A new system that can predict a proposed drug’s chemical
structure could help prevent adverse drug interactions, one of the leading
causes of patient death.
Why it matters: According
to the FDA, serious adverse drug interactions could kill more than 100,000
hospitalized people in the US every year. But traditional ways of avoiding such
interactions during drug development require expensive and laborious physical
testing and clinical trials to catalogue all the proposed drug’s possible
chemical interactions with existing ones.
How it works: The system takes in two different drugs
and generates a prediction for how or whether they will interact. To get there,
the researchers first developed a new way to represent the 3D chemical
structures of drugs in a character format that could be read by a neural
network. The drug melatonin,
for example, is represented by “CC(=O)NCCC1=CNc2c1cc(OC)cc2,” while morphine is represented
by “CN1CCC23C4OC5=C(O)C=CC(CC1C2C=CC4O)=C35.”

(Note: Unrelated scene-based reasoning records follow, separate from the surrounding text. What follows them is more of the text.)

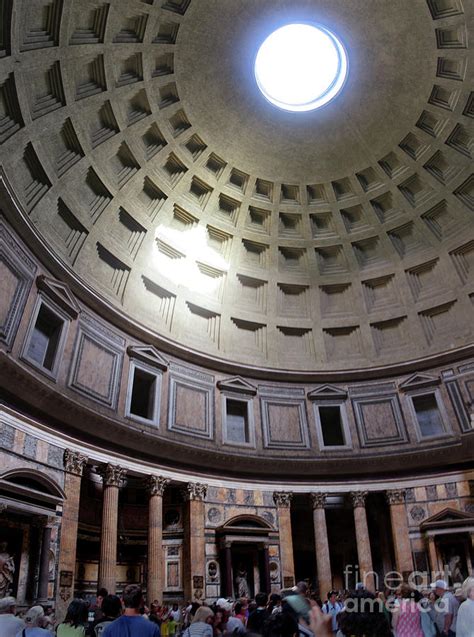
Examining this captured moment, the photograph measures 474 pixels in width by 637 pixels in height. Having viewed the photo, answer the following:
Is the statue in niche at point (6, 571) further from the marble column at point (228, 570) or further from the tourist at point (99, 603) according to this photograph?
the marble column at point (228, 570)

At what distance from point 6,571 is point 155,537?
224 inches

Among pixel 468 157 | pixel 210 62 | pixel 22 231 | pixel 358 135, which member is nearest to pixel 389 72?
pixel 358 135

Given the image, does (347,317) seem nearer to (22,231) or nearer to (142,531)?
(142,531)

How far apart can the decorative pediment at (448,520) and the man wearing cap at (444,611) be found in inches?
491

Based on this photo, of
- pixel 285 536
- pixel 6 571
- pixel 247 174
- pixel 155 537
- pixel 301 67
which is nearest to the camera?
pixel 6 571

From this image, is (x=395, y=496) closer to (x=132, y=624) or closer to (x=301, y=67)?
(x=132, y=624)

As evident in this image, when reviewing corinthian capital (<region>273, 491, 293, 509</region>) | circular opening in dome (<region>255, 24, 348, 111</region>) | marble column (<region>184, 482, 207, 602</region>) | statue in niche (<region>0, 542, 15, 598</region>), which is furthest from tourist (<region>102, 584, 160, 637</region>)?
circular opening in dome (<region>255, 24, 348, 111</region>)

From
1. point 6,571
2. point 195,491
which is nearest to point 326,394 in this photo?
point 195,491

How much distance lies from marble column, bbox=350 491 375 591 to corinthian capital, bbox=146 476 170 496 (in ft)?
26.7

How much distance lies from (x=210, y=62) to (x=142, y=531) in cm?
1854

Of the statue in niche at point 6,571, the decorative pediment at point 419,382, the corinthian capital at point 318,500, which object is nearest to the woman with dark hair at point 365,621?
the statue in niche at point 6,571

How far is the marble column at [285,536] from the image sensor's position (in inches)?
781

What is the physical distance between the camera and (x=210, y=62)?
21.1 metres

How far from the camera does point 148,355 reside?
67.9ft
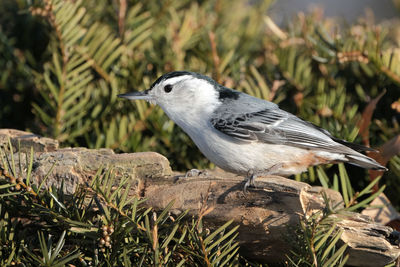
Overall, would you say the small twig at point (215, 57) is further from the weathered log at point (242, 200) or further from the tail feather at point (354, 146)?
the weathered log at point (242, 200)

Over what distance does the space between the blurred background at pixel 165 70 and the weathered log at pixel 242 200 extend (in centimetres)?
31

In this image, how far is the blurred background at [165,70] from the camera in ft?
4.62

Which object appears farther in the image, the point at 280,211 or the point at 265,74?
the point at 265,74

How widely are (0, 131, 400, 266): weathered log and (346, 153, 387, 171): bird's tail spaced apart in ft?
1.03

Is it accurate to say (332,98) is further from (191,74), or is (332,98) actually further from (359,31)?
(191,74)

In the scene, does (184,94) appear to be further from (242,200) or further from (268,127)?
(242,200)

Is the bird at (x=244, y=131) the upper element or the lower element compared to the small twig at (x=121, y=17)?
lower

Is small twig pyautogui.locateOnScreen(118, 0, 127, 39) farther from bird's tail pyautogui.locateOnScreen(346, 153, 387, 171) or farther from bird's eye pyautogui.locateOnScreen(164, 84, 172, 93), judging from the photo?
bird's tail pyautogui.locateOnScreen(346, 153, 387, 171)

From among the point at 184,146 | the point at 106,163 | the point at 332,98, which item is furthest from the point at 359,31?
the point at 106,163

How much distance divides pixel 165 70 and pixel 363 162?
2.53ft

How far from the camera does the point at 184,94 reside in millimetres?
1687

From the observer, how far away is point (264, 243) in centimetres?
96

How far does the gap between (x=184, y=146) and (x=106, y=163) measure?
59 cm

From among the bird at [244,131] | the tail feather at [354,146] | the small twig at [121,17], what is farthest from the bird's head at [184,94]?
the tail feather at [354,146]
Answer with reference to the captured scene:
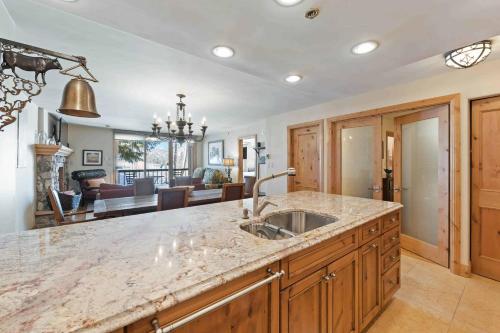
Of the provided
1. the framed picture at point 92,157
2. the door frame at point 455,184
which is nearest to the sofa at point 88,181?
the framed picture at point 92,157

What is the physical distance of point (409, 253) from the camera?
124 inches

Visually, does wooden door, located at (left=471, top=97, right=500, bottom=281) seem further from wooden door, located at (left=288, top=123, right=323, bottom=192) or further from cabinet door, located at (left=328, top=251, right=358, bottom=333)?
cabinet door, located at (left=328, top=251, right=358, bottom=333)

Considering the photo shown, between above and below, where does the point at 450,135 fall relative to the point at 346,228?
above

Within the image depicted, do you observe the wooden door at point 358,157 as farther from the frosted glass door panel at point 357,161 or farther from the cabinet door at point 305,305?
the cabinet door at point 305,305

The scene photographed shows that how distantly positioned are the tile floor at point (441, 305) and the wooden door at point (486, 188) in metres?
0.24

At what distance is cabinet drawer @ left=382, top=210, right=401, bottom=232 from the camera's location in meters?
1.86

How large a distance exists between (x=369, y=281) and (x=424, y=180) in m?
2.16

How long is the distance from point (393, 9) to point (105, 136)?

They then translated a database of known drug
interactions into this format and trained a neural network. The resulting
system predicts the probability that two drugs will have an adverse interaction
and shows the particular parts of the molecule that contributed to that
prediction.
The results: When the researchers tested their system on two common
drug interaction data sets, it performed better than state-of-the-art results
from existing AI systems. The paper is being presented
at the proceedings of the Association for the Advancement of Artificial
Intelligence later this week.
Co-pilot: The new techniques for analyzing chemical data could have
many other applications, including drug and material design. “There's just an
awful lot of the modern world that depends on chemistry,” says David Cox, the
director of the MIT-IBM Watson AI Lab, a member of which coauthored the paper.
“There’s tremendous potential for AI to be a copilot for us, augmenting our
ability to reason about chemical interactions, properties, and qualities.”